What is an Owelty?
The actual definition of an Owelty is: the amount paid or secured by one owner to another to equalize a partition of property in kind, or a payment made to achieve equality between those who exchange property.
How is the Owelty used in traditional lending during divorce and other situations?
Owelty and Divorce
During a divorce when there is a primary residence held in common law, like it is in Texas, and there is equity in the home, the owelty is an “instrument” used to break in half or break into two agreed fair parts, the equity in that home. In this example, the person/spouse leaving the home is usually awarded a portion of the equity in that home through an owelty deed after this split of equity is mentioned in the divorce decree. You can look at the owelty as a lien on the property, but instead of the lien holder being a bank, the lien holder in this case is the spouse being rewarded the equity in cash.
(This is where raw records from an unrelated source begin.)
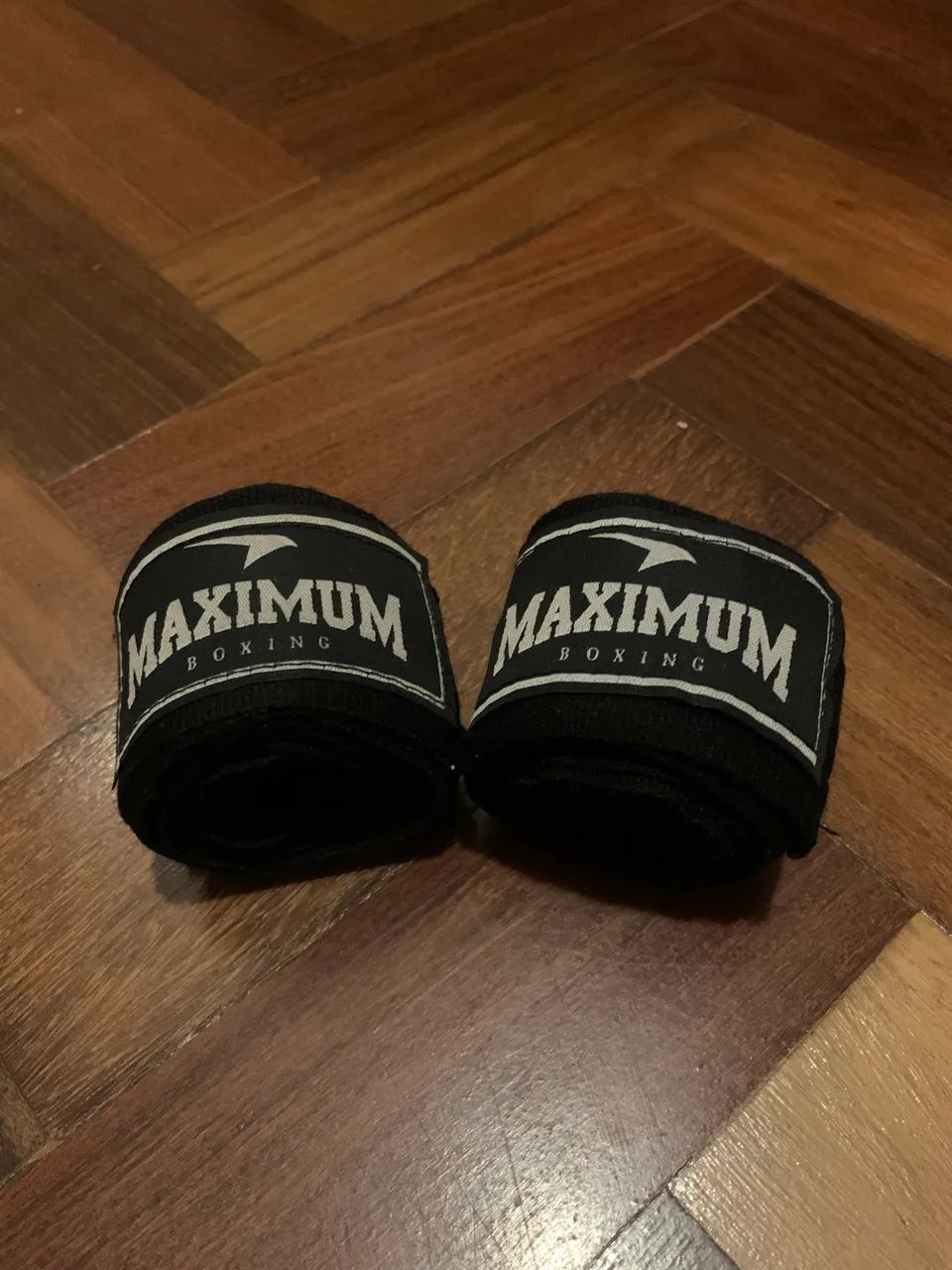 Luvas de boxe Maximum 12oz  - Foto 4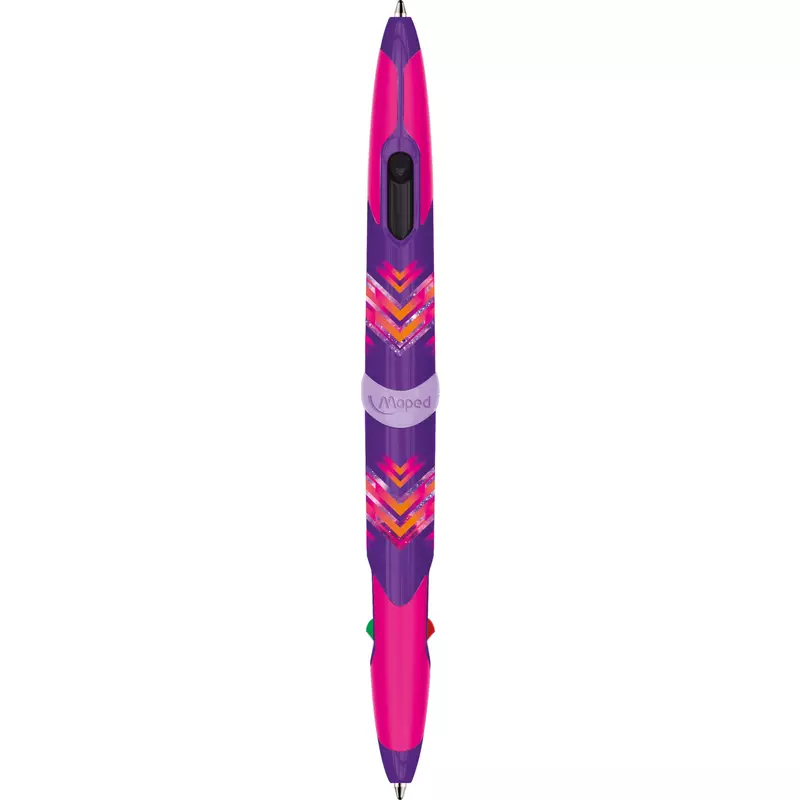 4-Farb-Kugelschreiber COSMIC TEENS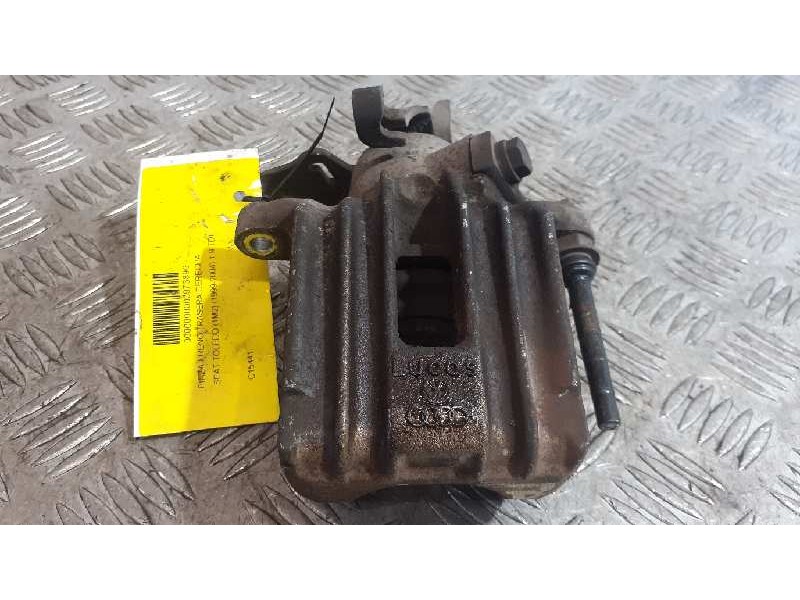 Recambio de pinza freno trasera derecha para seat toledo (1m2) 1.9 tdi referencia OEM IAM   
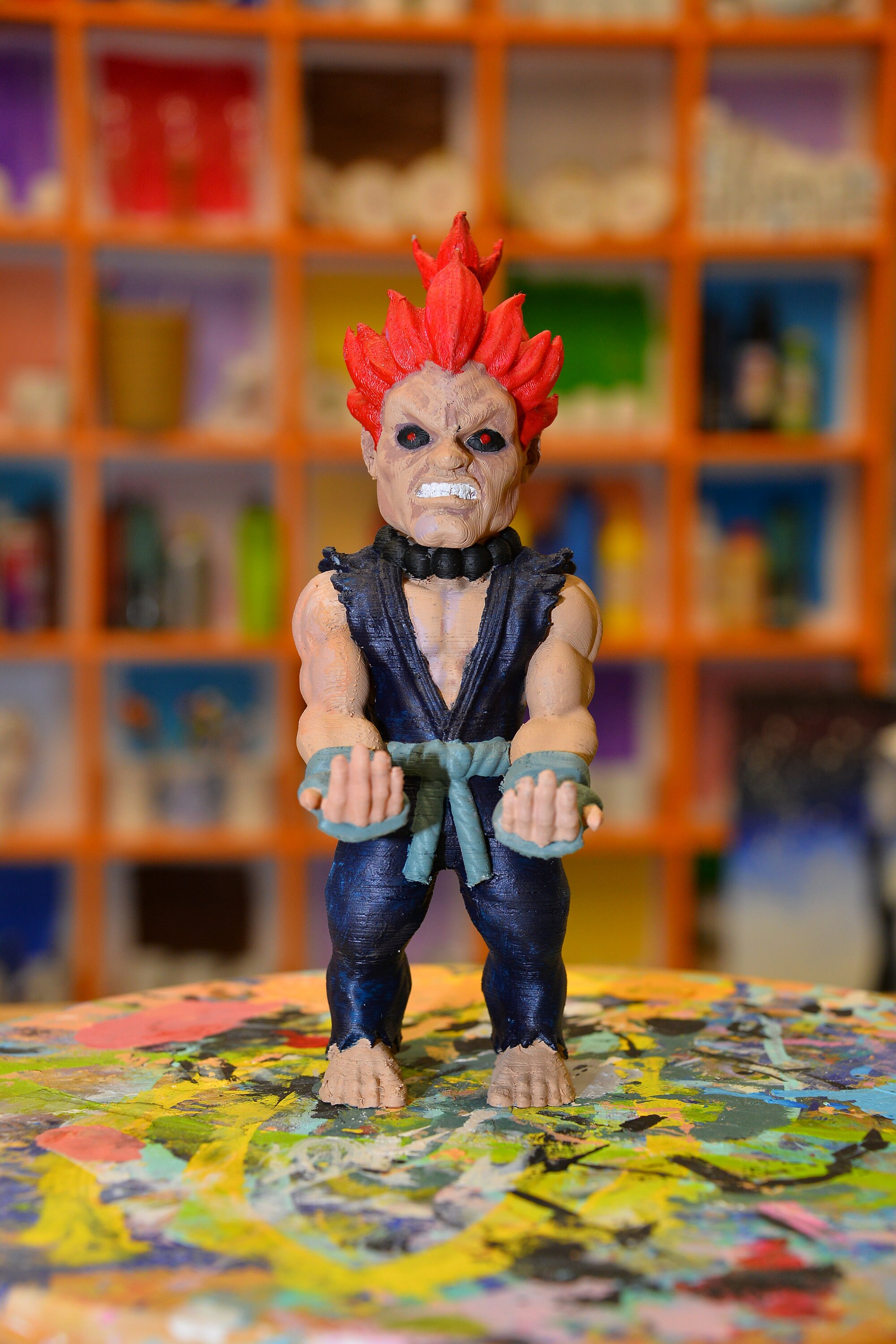 小物・アクセサリー Akuma Akuma, Street Fighter, Gamer, Phone Holder, Joystick Holder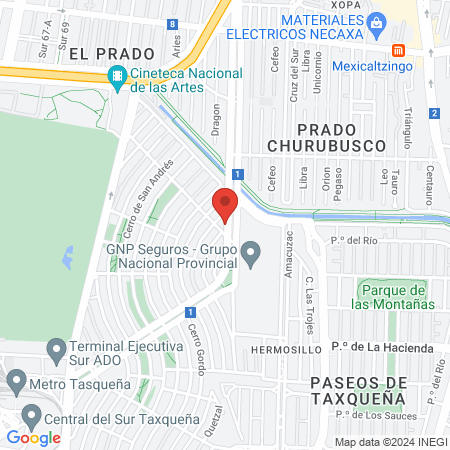 Odontologia para bebés map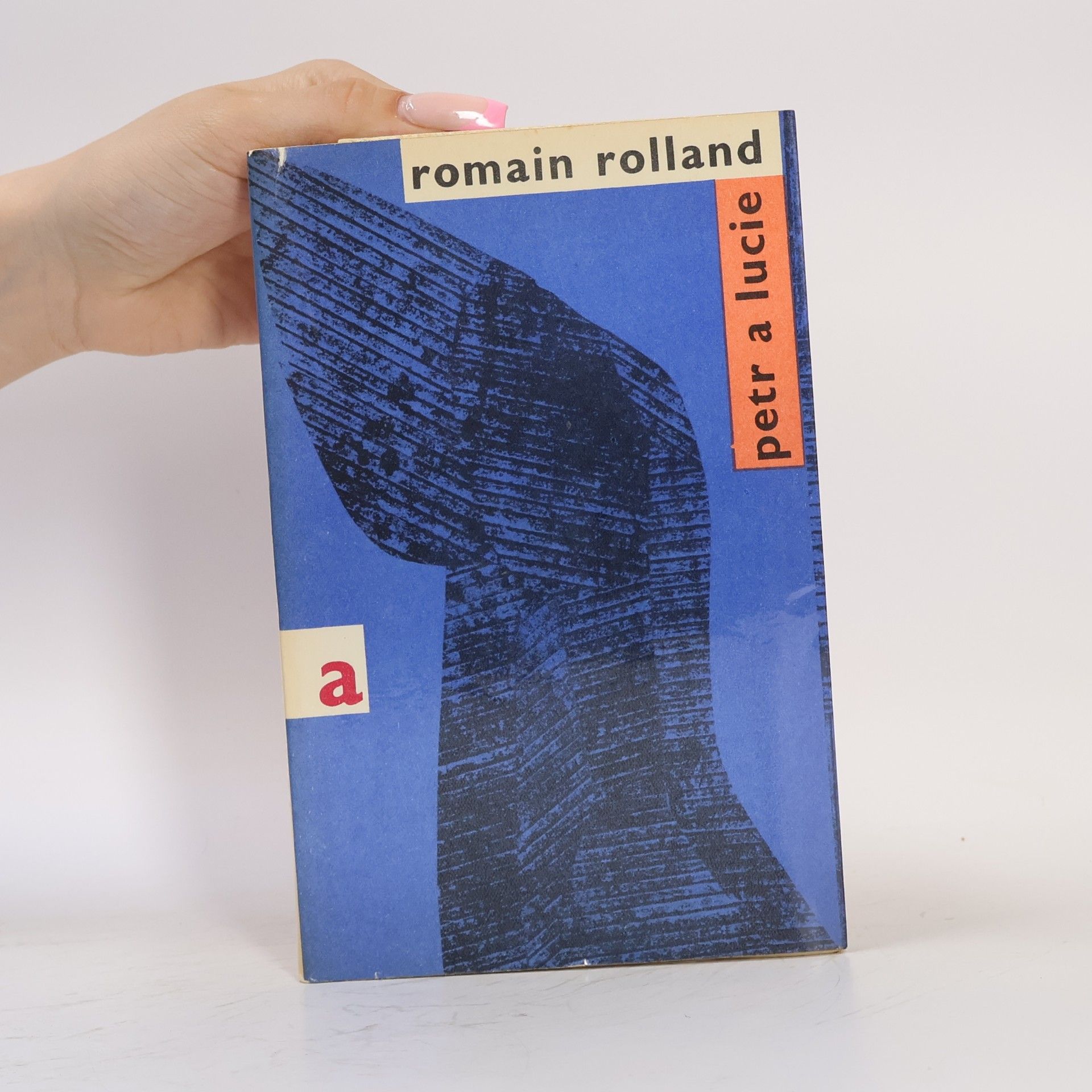 Romain Rolland Petr a Lucie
So, upon refinancing, the spouse keeping the home can use his new refinance loan to pay off whatever current loan is on the property, and the spouses portion of equity tied to the owelty.
Owelty and Family Trust
The other way the Owelty is often used in traditional lending is when there is a family trust and say one sibling is going to keep a property awarded by the trust, but maybe there are multiple siblings on the trust receiving the property and the others do not intend to keep the property but want their portion awarded to them by the trust. In this case, the siblings NOT keeping the property can use owelties to get their said portion of equity from the property. From that point, it works the same way as refinancing the owelty during a divorce situation.
To sum it up, and to be clear, the owelty does not have to be paid off through refinancing of a home. The owelty can be cleared and repaid in cash just as well.